Ces personnalités de droite et de gauche qui n’ont pas de candidat investi par LREM dans leur circonscription (pour l’instant)

Publié à 18h33, le 11 mai 2017 , Modifié à 21h03, le 11 mai 2017

Ces personnalités de droite et de gauche qui n’ont pas de candidat investi par LREM dans leur circonscription (pour l’instant)
© Capture d'écran BFMTV

Ça y est, ou presque, La République en Marche (LREM) a investi 428 candidats pour les législatives, ce jeudi 11 mai. 428 circonscriptions sur 577, donc. "Nous avons le sentiment que nous allons avoir un nombre croissant de personnalités candidates et candidats qui vont souhaiter rejoindre LREM, donc nous leur laissons le temps, jusqu’à mercredi prochain, de prendre cette position", a justifié Richard Ferrand. Le DG du mouvement a expliqué qu'ils voulaient "laisser un espace et quelques temps pour ceux qui souhaiteraient se manifester pour amplifier le rassemblement".

Certaines circos ont donc été volontairement laissées libres, pour l’instant. LREM se laisse donc encore un peu de temps avant soit d’investir les personnalités suivantes, soit de ne présenter aucun candidat contre eux comme ce sera le cas pour Manuel Valls. Soit d'investir un candidat fraîchement En Marche !.

Et ce choix ne doit rien au hasard. Ainsi, plusieurs députés LR sortants ne trouvent personne face à eux : Bruno Le Maire (qui a proposé ses services à Emmanuel Macron), ses proches Franck Riester, Arnaud Robinet et Laure de La Raudière. Mais aussi les juppéistes Benoist Apparu, Gilles Boyer et Édouard Philippe, ainsi que Thierry Solère et les UDI Thierry Benoit, Yves Jégo, Laurent Degalaix (successeur de Jean-Louis Borloo à la mairie de Valenciennes) et Philippe Folliot. Idem pour Marine Brenier, poulain de Christian Estrosi, et Julien Dive, successeur de Xavier Bertrand.

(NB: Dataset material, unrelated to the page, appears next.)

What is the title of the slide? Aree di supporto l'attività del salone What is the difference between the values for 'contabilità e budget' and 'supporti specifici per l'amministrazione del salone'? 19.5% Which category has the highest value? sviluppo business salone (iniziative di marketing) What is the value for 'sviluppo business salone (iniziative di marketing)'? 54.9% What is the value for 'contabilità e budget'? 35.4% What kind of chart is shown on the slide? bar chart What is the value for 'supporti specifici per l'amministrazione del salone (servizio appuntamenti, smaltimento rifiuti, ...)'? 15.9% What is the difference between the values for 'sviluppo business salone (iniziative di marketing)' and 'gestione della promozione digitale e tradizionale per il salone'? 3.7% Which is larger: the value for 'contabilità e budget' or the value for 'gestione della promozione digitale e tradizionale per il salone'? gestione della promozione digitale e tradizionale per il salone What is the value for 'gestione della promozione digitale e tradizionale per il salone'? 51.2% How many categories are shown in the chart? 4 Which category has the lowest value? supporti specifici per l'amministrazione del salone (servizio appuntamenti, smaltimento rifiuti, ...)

Voilà pour la droite et le centre. Mais ces possibles traitements de faveur s’appliquent aussi à certains ministres sortants : Stéphane Le Foll (Agriculture), Myriam El Khomri (Travail), Marisol Touraine (Santé), Jean-Marie Le Guen (Francophonie).

En revanche, des candidats ont été investis face à Matthias Fekl (Intérieur), Juliette Méadel (Aide aux victimes), Najat Vallaud-Belkacem (Éducation) ainsi que le patron du PS Jean-Christophe Cambadélis et l’ex-candidat à la présidentielle Benoît Hamon. Tout comme LREM a investi un candidat face à Thierry Braillard (Sports), alors que ce dernier avait fait campagne pour Emmanuel Macron mais s'était fait rappeler à l'ordre pour avoir commencé sa campagne sans attendre l'investiture.